• **REQUIRED WORK**: Reproduce the listing below word for word, with no pictures.

[Start of section]

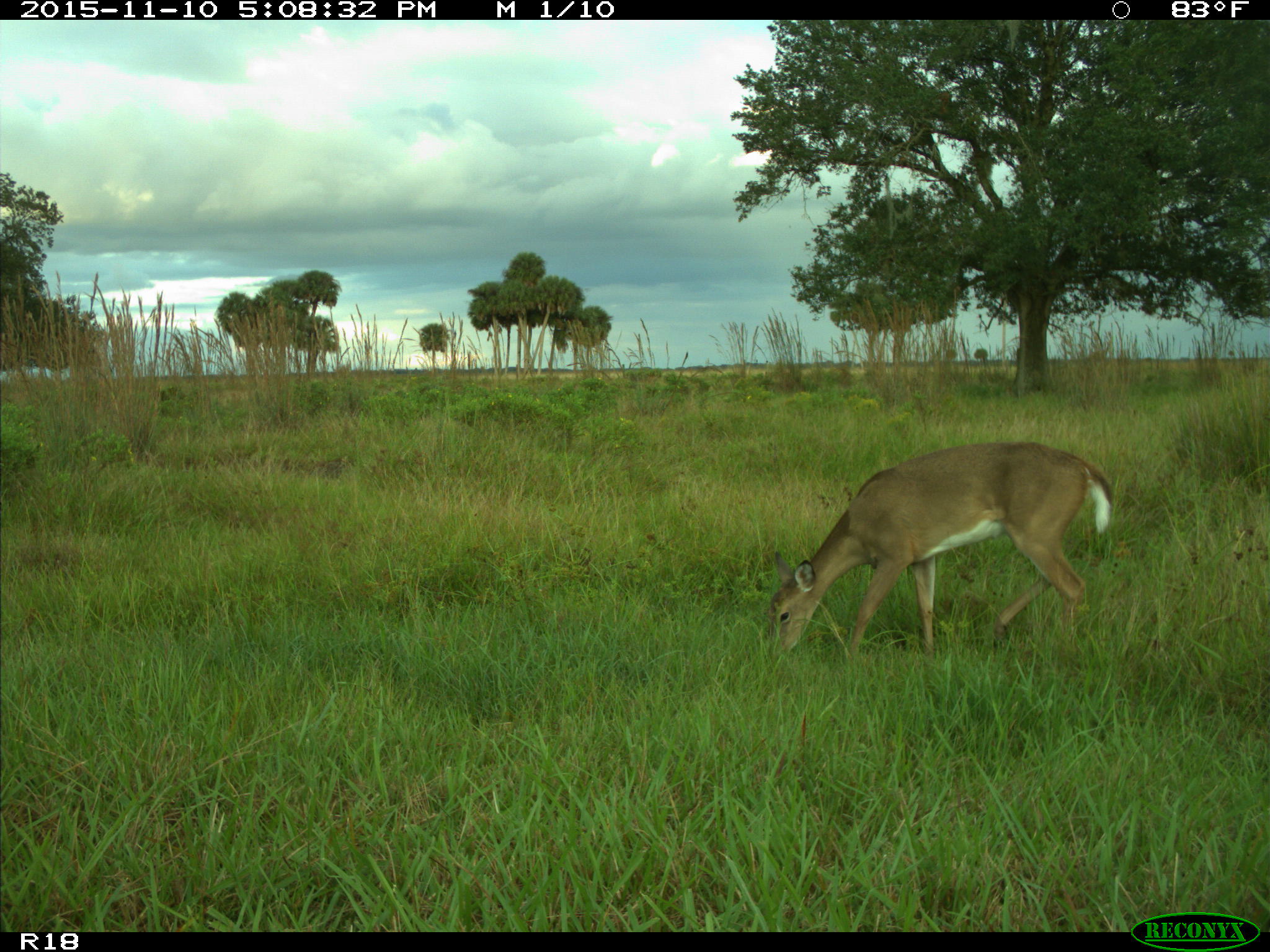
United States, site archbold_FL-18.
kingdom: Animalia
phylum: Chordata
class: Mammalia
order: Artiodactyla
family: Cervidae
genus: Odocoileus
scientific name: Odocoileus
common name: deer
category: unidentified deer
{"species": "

[End of section]

• **PROBLEM SOLUTION**:
United States, site archbold_FL-18.
kingdom: Animalia
phylum: Chordata
class: Mammalia
order: Artiodactyla
family: Cervidae
genus: Odocoileus
scientific name: Odocoileus
common name: deer
category: unidentified deer
{"species": "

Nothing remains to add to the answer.